● **WORK INSTRUCTION 1**
Reproduce the passage on OpenMP run-time settings from "MP_YIELD_COUNT: Specifies how" up to and including "describe these methods.", word for word.
● **WORK INSTRUCTION 2**
Answer these questions using the passage on OpenMP run-time settings:
(a) How much stack space does the run-time system allocate for each thread if MP_STACK_SIZE is not used?
(b) What is the default value of MP_YIELD_COUNT?
(c) Which environment variable takes precedence over MP_THREAD_COUNT?
● **WORK INSTRUCTION 3**
List every environment variable in the passage on OpenMP run-time settings whose name begins with "MP_".

● **EXERCISE TEXT**
↓

MP_THREAD_COUNT: Specifies how many threads are to be created by the run-time system. The default is the number of processors available to your process. The OMP_NUM_THREADS environment variable takes precedence over this variable.
MP_STACK_SIZE: Specifies how many bytes of stack space are to be allocated by the run-time system for each thread. If you specify zero, the run-time system uses the default, which is very small. Therefore, if a program declares any large arrays to be PRIVATE, specify a value large enough to allocate them. If you do not use this environment variable, the run-time system allocates 5 MB.
MP_SPIN_COUNT: Specifies how many times the run-time system can spin while waiting for a condition to become true. The default is 16,000,000, which is approximately one second of CPU time.
MP_YIELD_COUNT: Specifies how many times the run-time system can alternate between calling sched_yield and testing the condition before going to sleep by waiting for a thread condition variable. The default is 10.

13.3 Run-Time Performance Tuning

The OpenMP specification provides a variety of methods for distributing work to the available threads within a parallel for construct. The following sections describe these methods.

↑

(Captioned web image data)
↓

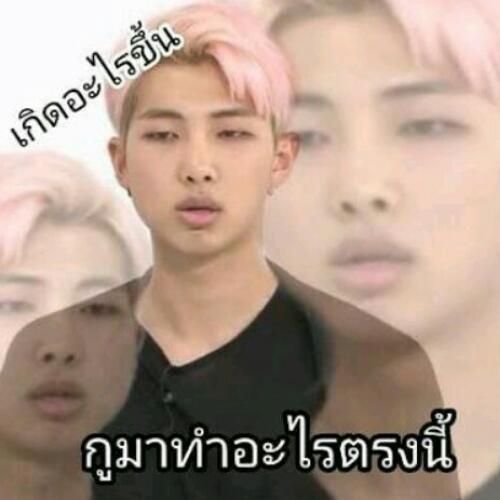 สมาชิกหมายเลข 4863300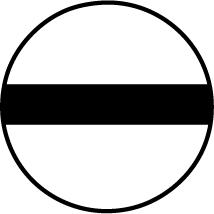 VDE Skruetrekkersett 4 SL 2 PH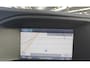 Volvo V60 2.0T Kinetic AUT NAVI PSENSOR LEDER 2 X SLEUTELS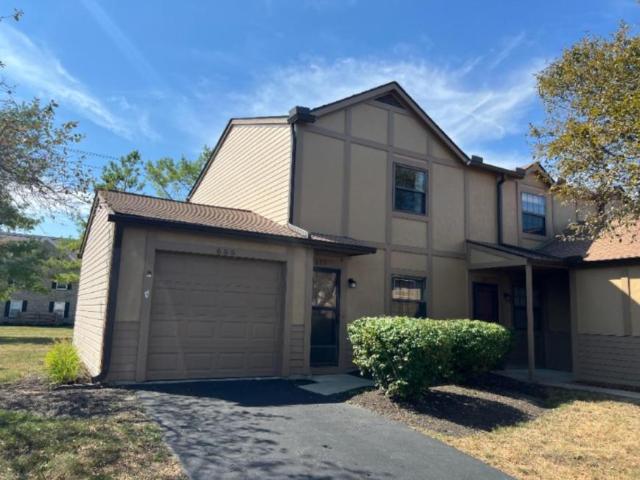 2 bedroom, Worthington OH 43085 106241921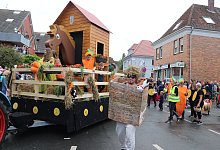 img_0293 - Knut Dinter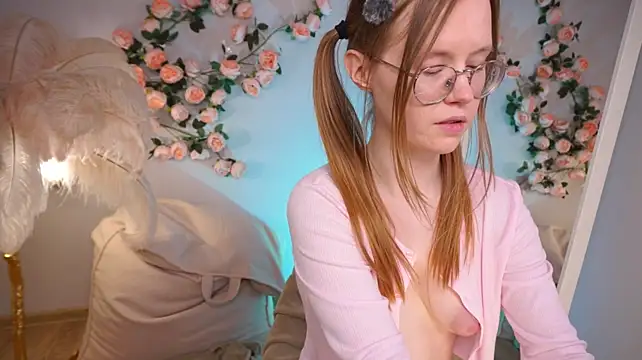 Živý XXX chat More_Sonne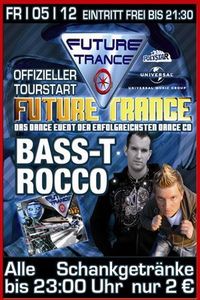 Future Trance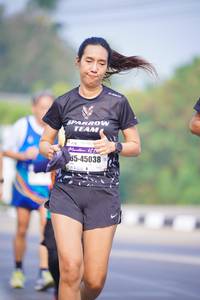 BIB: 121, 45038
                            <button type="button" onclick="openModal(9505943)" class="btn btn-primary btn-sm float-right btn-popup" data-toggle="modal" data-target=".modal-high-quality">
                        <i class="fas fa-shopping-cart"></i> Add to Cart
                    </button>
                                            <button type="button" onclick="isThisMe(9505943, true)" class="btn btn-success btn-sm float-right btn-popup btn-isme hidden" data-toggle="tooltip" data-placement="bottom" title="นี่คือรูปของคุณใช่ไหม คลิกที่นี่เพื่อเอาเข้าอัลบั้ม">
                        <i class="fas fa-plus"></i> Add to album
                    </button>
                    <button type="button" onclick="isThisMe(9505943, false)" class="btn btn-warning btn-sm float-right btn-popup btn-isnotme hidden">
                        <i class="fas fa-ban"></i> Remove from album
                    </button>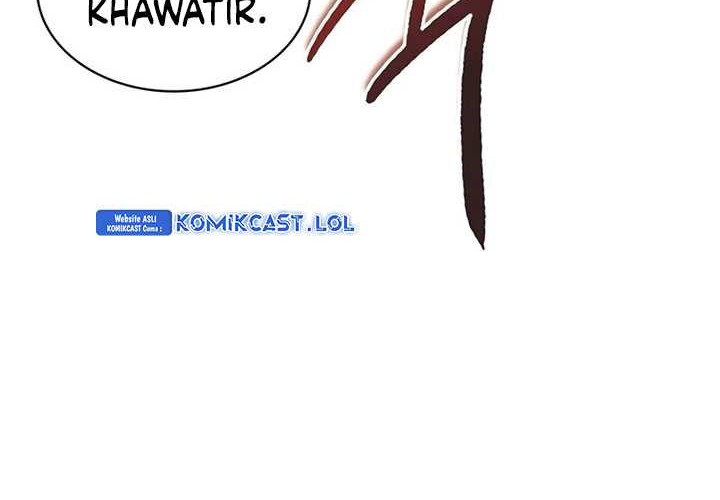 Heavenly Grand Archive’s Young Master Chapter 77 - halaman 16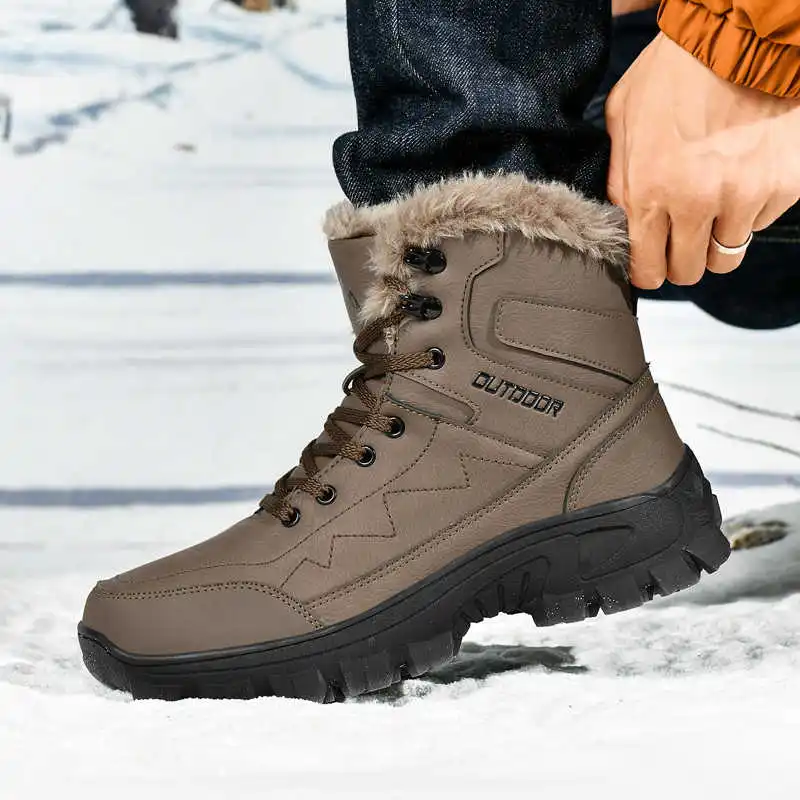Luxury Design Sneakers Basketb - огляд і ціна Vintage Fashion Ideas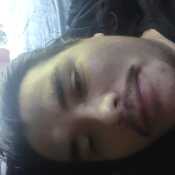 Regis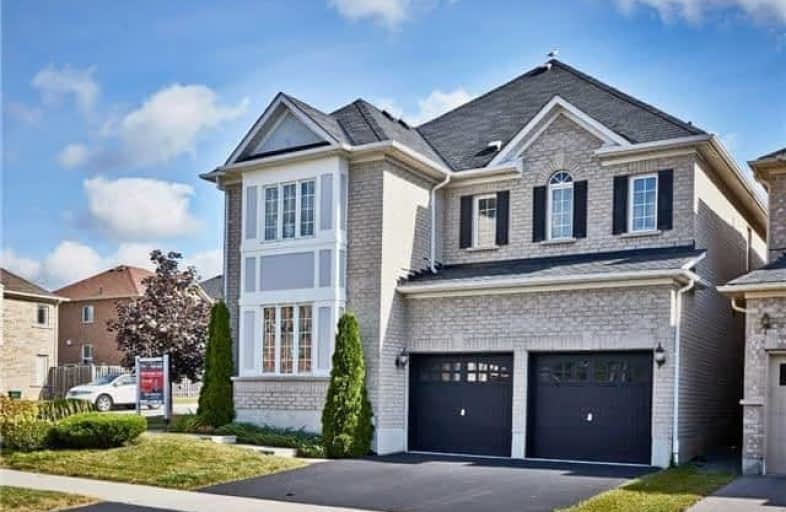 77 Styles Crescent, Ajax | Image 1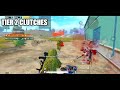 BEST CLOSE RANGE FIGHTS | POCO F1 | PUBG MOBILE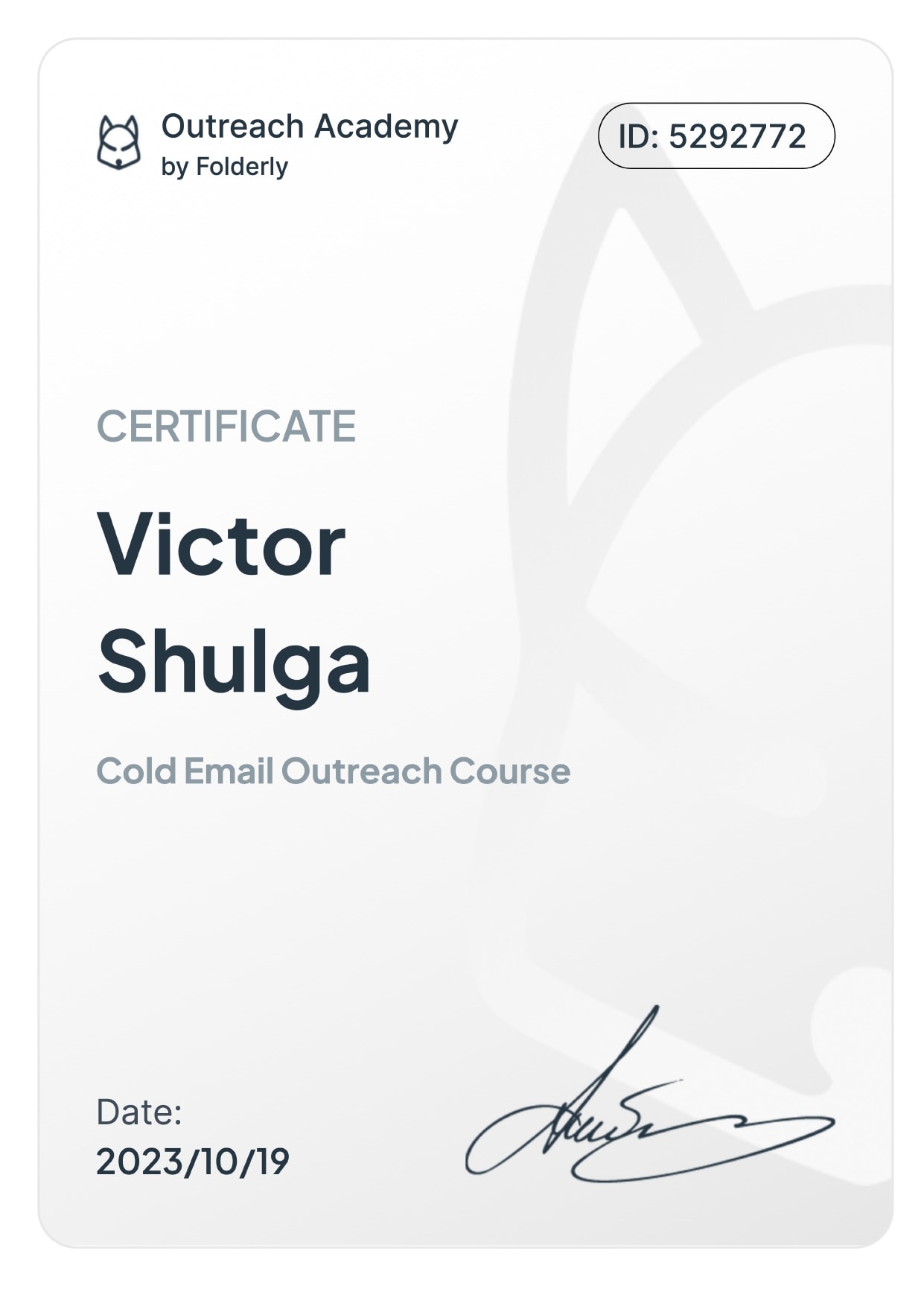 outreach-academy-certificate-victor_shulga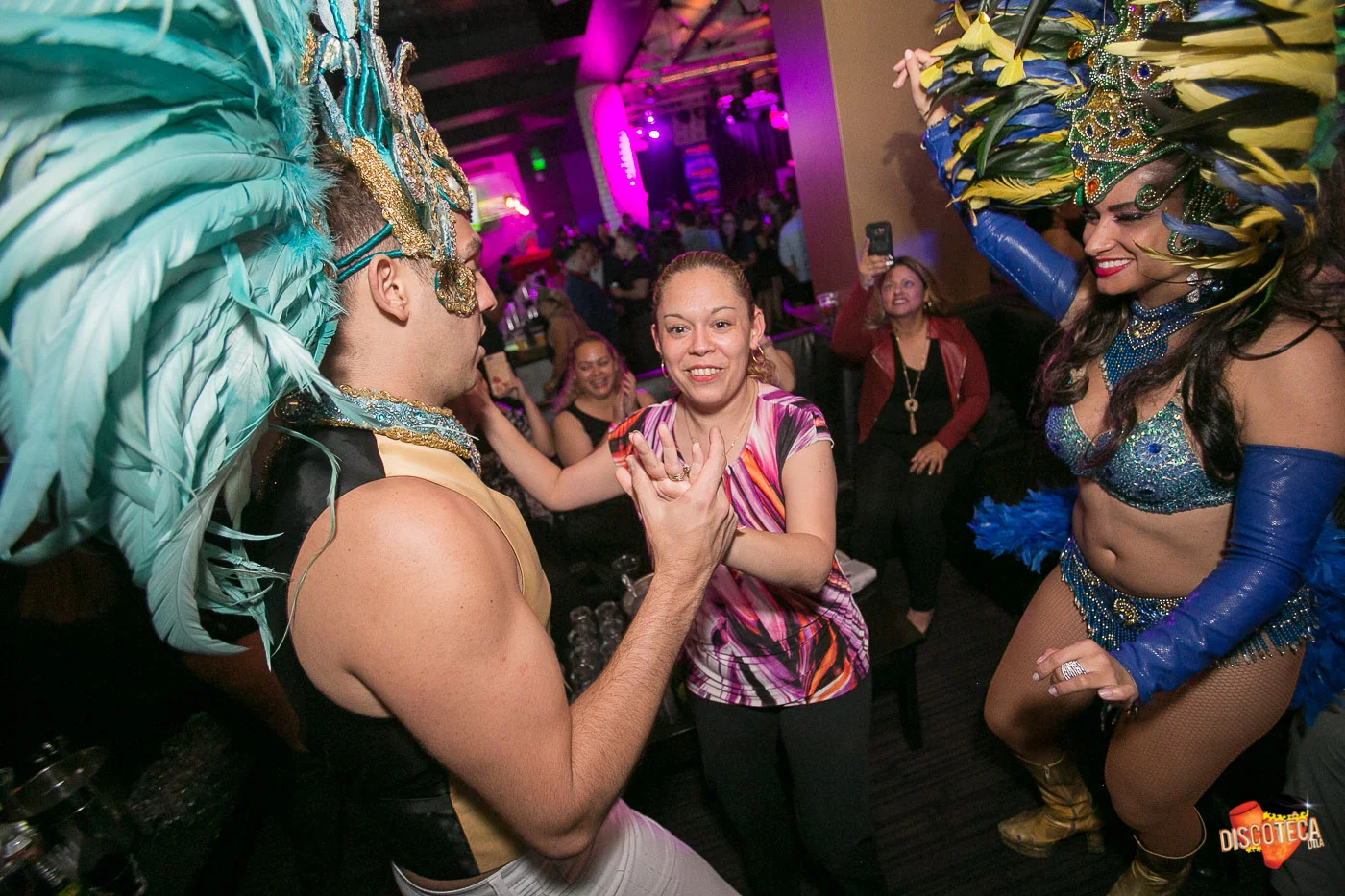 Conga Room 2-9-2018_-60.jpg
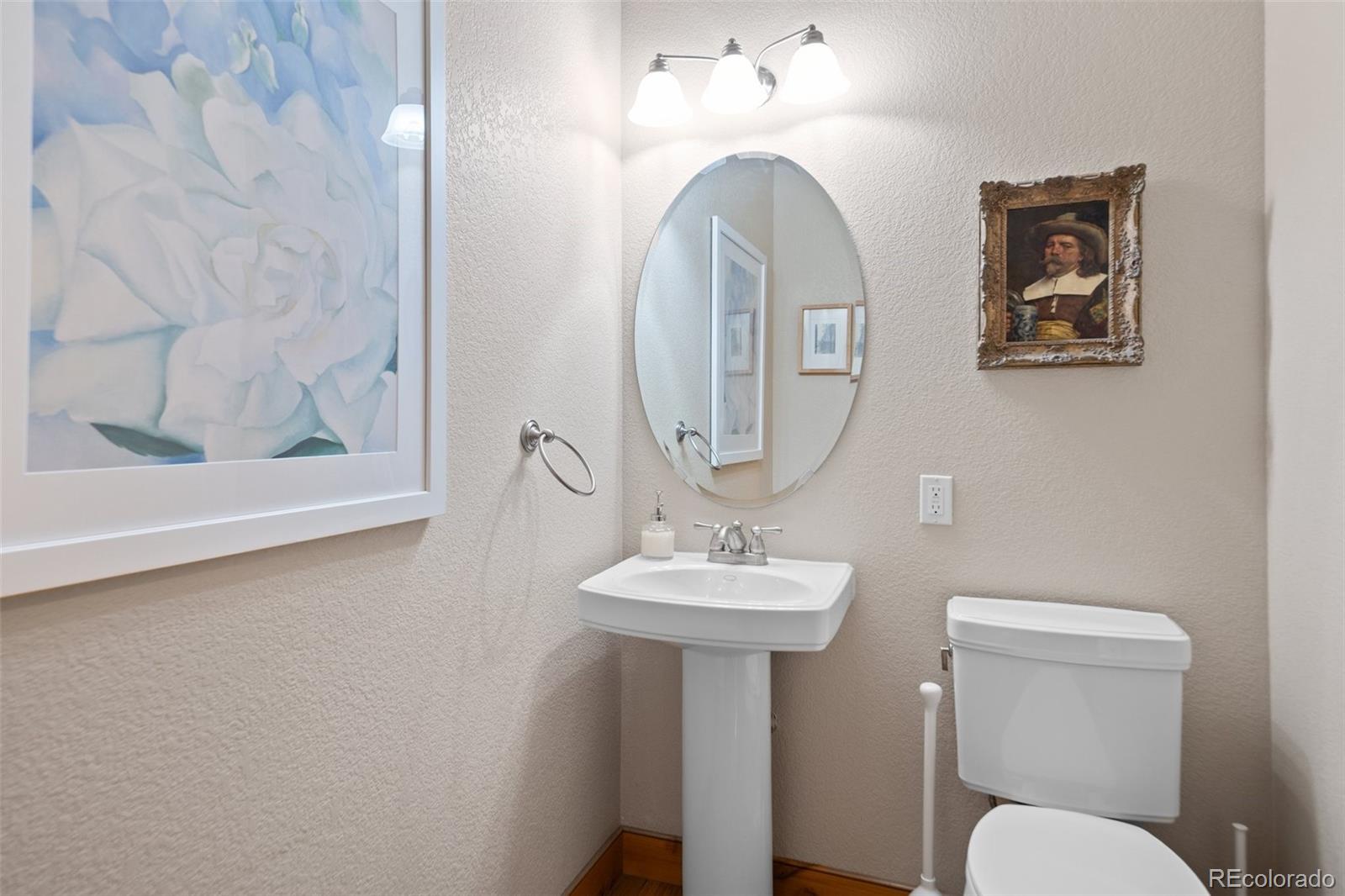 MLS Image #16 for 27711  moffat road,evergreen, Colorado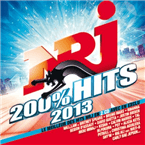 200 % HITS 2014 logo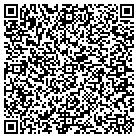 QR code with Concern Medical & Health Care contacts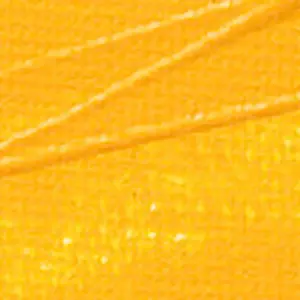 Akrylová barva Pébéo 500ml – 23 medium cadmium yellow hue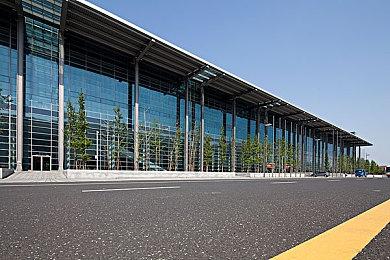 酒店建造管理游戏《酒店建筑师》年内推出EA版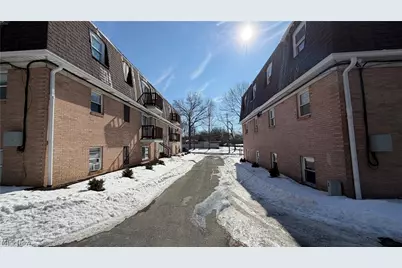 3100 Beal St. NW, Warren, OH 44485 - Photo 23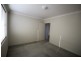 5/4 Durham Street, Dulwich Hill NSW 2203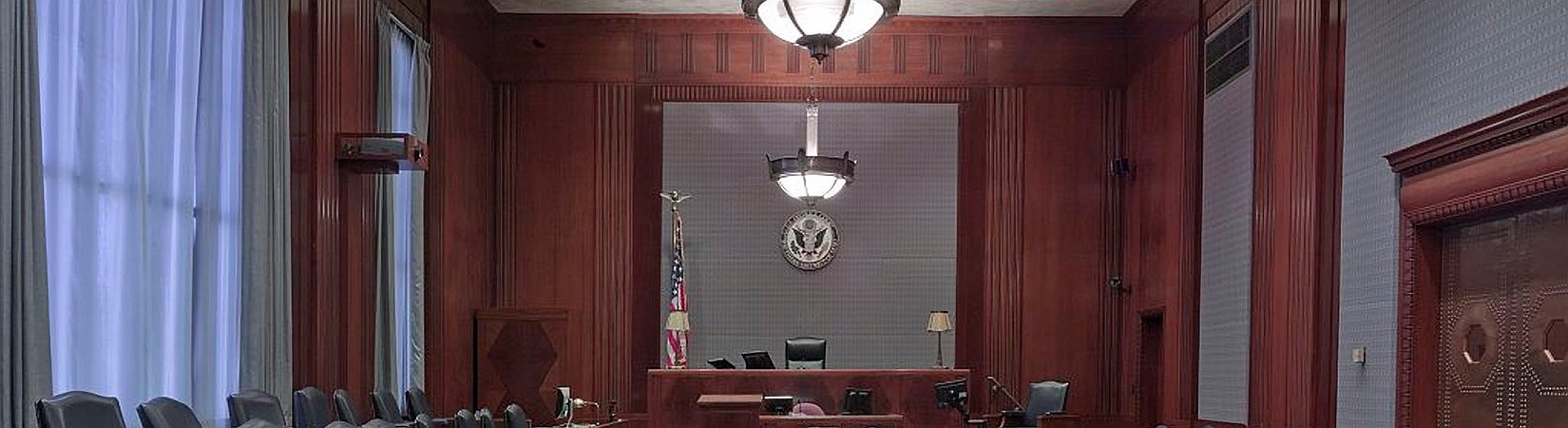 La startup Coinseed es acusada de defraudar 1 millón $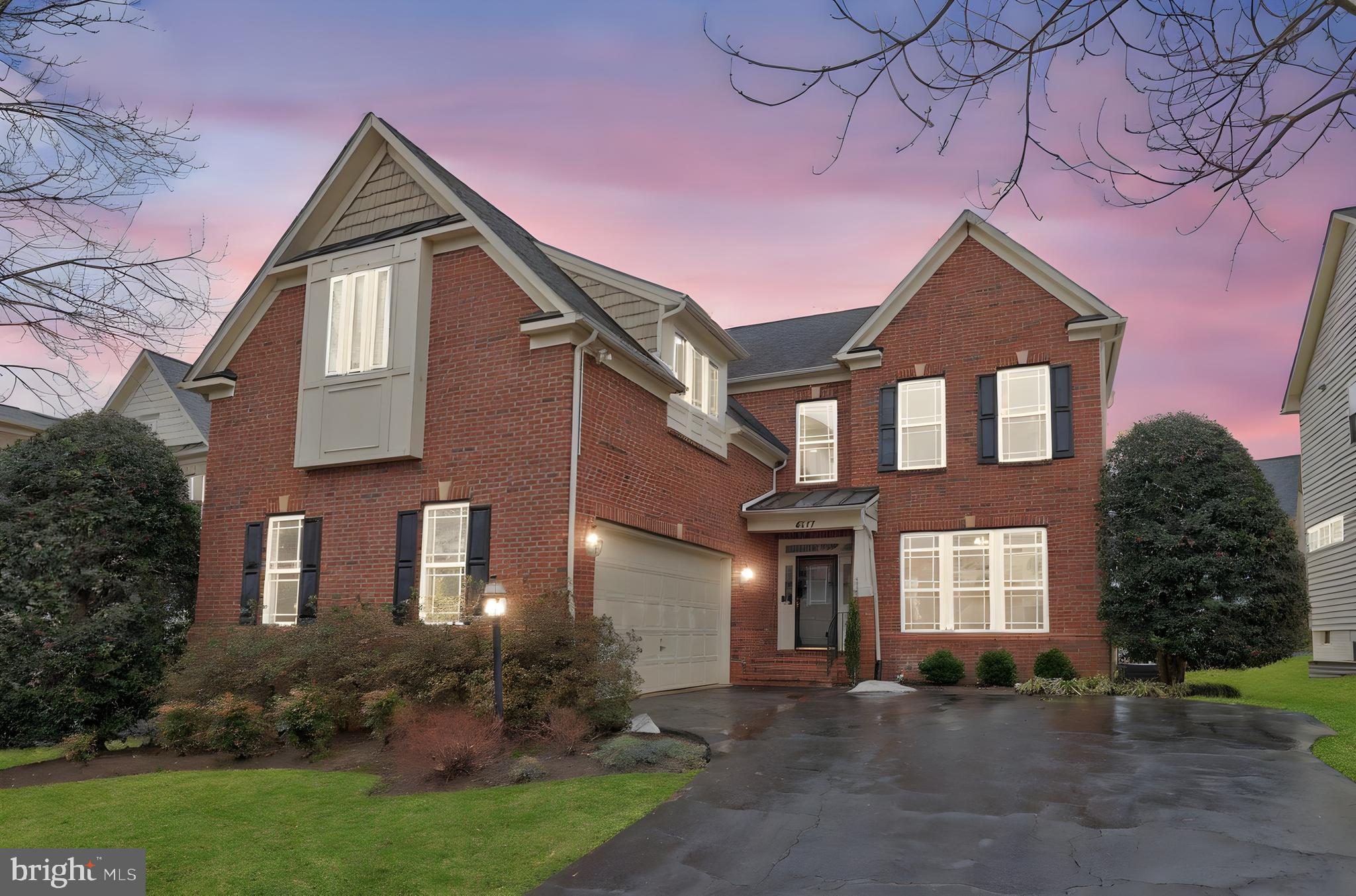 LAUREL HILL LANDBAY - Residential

↑

● **ANSWER AREA 1**
MP_YIELD_COUNT: Specifies how many times the run-time system can alternate between calling sched_yield and testing the condition before going to sleep by waiting for a thread condition variable. The default is 10.

13.3 Run-Time Performance Tuning

The OpenMP specification provides a variety of methods for distributing work to the available threads within a parallel for construct. The following sections describe these methods.

● **ANSWER AREA 2**
(a) 5 MB
(b) 10
(c) OMP_NUM_THREADS

● **ANSWER AREA 3**
MP_THREAD_COUNT
MP_STACK_SIZE
MP_SPIN_COUNT
MP_YIELD_COUNT